Executive Copilot: A New Role for Corporate Analytics
As recommendation systems develop, a new class of corporate tools is emerging. The Executive Copilot. An intelligent assistant for the leader.
Instead of searching for information in dozens of reports, the leader gains the ability to interact with the system in natural language.
- What risks are most critical this week?
- Which projects need attention?
- Where are deviations from the plan observed?
- What actions will help improve profitability?
The system does not just show data. It interprets the situation and forms recommendations. In effect, analytics begins to turn into a dialogue.
Why Recommendations Will Not Replace the Human
Sometimes the development of AI raises concerns about the automation of management. But in most cases, recommendations do not eliminate the need for human involvement.
The reason is simple. Management decisions often include factors that cannot be fully formalised:
- strategic priorities;
- corporate culture;
- political constraints;
- reputational risks;
- long‑term consequences.
Therefore, the most effective model remains collaboration. The system analyses. The human decides. This division of roles combines the advantages of computational technology and human experience.
What the Next Generation of Analytics Looks Like
If we imagine the development of corporate systems in the coming years, several characteristic changes can be noted.
- The number of reports will decrease.
- The number of recommendations will increase.
- Passive dashboards will gradually give way to interactive intelligent assistants.
- Analytics will become continuous.
- Events will be interpreted automatically.
- Risks will be identified in advance.
- The system will begin to explain not only what is happening, but also possible courses of action.
In effect, BI is gradually evolving from an analysis tool into a decision support tool.
From Analytics to the Intelligent Organisation
Looking at the overall trajectory of business development, a sequential chain can be seen.
- First, companies learned to collect data.
- Then to analyse it.
- After that, to understand processes.
- Then to observe events.
- The next step is recommendations.
- After recommendations comes automation of some decisions.
- And then — intelligent operating systems capable of helping the organisation manage its activities almost in real time.
Recommendations become the most important intermediate stage on this path.
Conclusion
Business Intelligence has become one of the most important tools of digital transformation. It has allowed companies to better understand their own activities.

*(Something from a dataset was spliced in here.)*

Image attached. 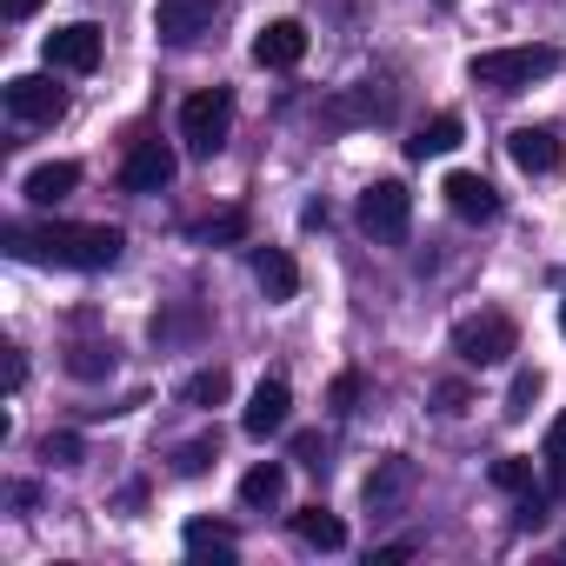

But the modern environment requires the next step. It is not enough to know what happened. It is not enough to understand why. It is not enough to forecast the future.
The ability to determine optimal actions is becoming increasingly valuable. That is why corporate analytics is gradually moving from displaying data to forming recommendations. From reports to advice. From visualisation to decision support. From Business Intelligence to intelligent management systems.
Companies that can shorten the distance between data and actions will gain a significant advantage in decision‑making speed, management quality, and the ability to adapt to market changes.
This is the direction in which the next stage of corporate analytics is developing.